Note that I said “chance.” We’ll discuss this more later.

Jesus only got bunnies last week, and they aren’t really Easter symbols but spring equinox symbols (you know, weird pagan ritual territory commercially transformed into cute children’s fluffy toys) . I’m sure Christians will be offended. I sure am. But even people who think he’s mythical should be perturbed that the bride of the son of a mythical ruler (I mean she’s Queen, but she doesn’t rule anything) gets more attention than the son of God (even if he’s mythical).

And what’s this Duke and Duchess of Cambridge nonsense? Surely this isn’t the Duke of the fine academic institution Cambridge? I mean William and Kate make a pretty couple, but scholars? No way. Surely they don’t mean the American Cambridge which also houses two fine institutions of learning. How about the Duke and Duchess of Fashion Icons, or Duke and Duchess of Paparazzi? Wouldn’t that be more appropriate?

I’m not sold on the royal black items either. Since when is black the color of royalty? Let’s be honest, these items are black because Britain is still covered with coal dust from the Industrial age. What do people think the London Fog really is? Coal soot and sulphur and other noxious particles from smokestacks. So the black buildings may not say royalty but they do say England.

Buckingham Palace was supposed to come with a guard, at least that’s what this weekend’s splash screen seemed to imply, but I have yet to see him. The only explanation I can think of is that the guard was originally modeled after a certain eighteen-year-old guard who ended up being fired this week for posting on Facebook that Kate was a whore and a cow because she didn’t wave at him personally.

Out of deference to the royal couple, ngmoco:) or DeNA may have decided to fire his character as well. All of which leads me to believe that the royal couple (we don’t capitalize royalty in America) received such deference either because British players buy more mojo than the rest of us, or that someone in the royal family plays and personally buys more mojo than the rest of us.

So, ngmoco:), on the next Christian holiday, say Veteran’s Day or the Fourth of July, let’s give credit where credit is due. Let’s have some American flags with crosses instead of stars like the founding fathers intended. And maybe a fireworks stand because nothing celebrates Jesus like fireworks, even if we shoot them off a week too late. And on Christmas, I want a We Rule nativity with a quest for each of the three kings.

Lottery Luck

My friend Ziessel wrote me in Trade Nations that he only spent eight mojo to boost gifts and he got a Black Dragon even though he’s only L34. He wanted to know if he did something wrong.

Readers—especially readers who spent hundreds of mojo and only got a handful of golden stuff—don’t be mad at Zeissel. The gift wagon is a lottery, aka a crap shoot. Some people do well, others don’t. Now it’s possible that ngmoco:) secretly tracks the amount of mojo spent and boosts the number of cool gifts with the amount of mojo you spend.
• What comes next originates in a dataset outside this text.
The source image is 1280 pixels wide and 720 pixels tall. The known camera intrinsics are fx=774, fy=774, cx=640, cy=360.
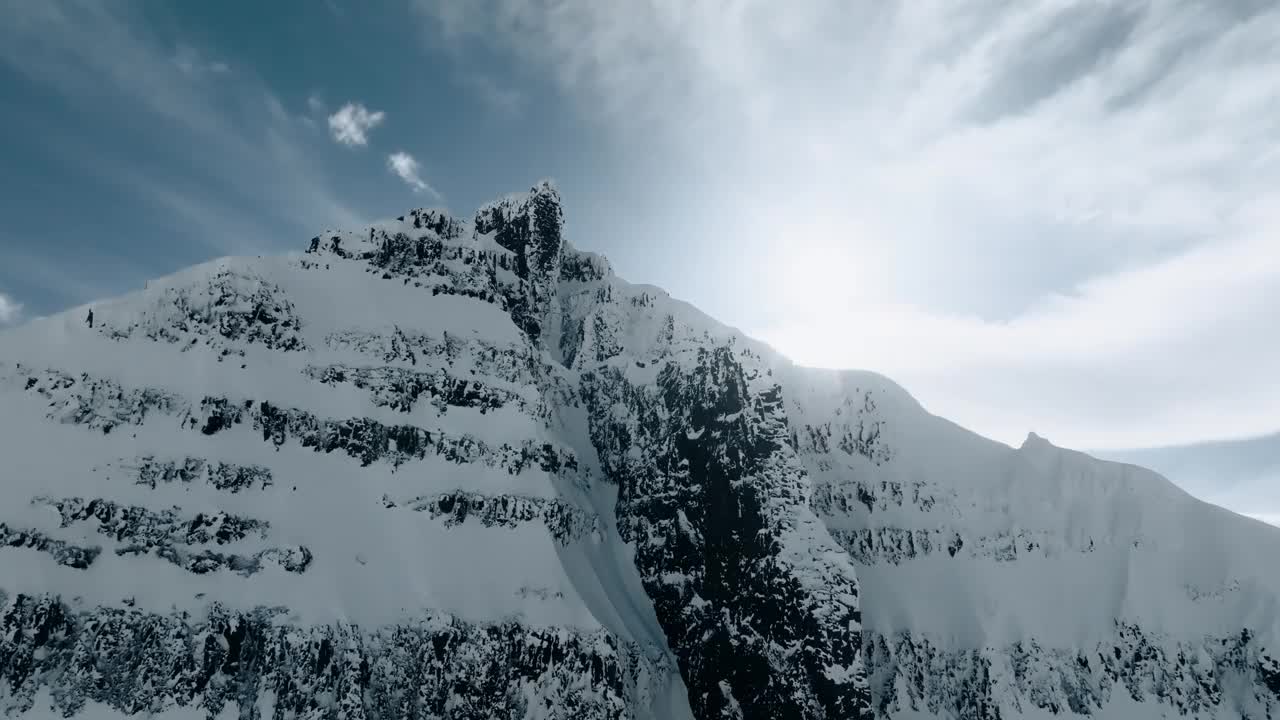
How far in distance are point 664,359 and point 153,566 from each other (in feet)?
256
The question is, which would you prefer? Spending 50m on the chance of a gold tavern or a guaranteed black dragon?

Bug fixes(?)

ngmoco:) also released a new upgrade aimed at making We Rule more stable. And, in my experience, it is. It now only crashes once or twice when I harvest and not four or fives times like it used to. It does however, crash more often when I launch.
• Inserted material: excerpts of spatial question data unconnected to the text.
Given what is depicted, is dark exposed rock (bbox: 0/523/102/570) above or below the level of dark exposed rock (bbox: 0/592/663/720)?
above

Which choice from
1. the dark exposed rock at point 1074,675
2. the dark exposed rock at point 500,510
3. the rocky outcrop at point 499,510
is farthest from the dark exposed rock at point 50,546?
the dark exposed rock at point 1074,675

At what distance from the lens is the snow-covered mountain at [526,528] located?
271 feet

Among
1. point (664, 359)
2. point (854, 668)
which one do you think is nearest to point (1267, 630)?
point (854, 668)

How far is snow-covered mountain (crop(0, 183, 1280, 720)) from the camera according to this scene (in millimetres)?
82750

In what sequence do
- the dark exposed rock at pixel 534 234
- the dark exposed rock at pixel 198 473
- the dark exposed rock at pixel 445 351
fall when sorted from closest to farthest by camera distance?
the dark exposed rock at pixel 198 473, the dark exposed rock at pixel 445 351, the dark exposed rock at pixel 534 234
On balance, I’m happy with the improvements and I hope this bodes well for more to come. I suspect most long-term players will be too. New players, on the other hand, might wonder why a game this long in release is still so buggy. But that’s because they have nothing to compare it too.

So a genuine thanks to ngmoco:) for improved stability along with a request that it doesn’t stop.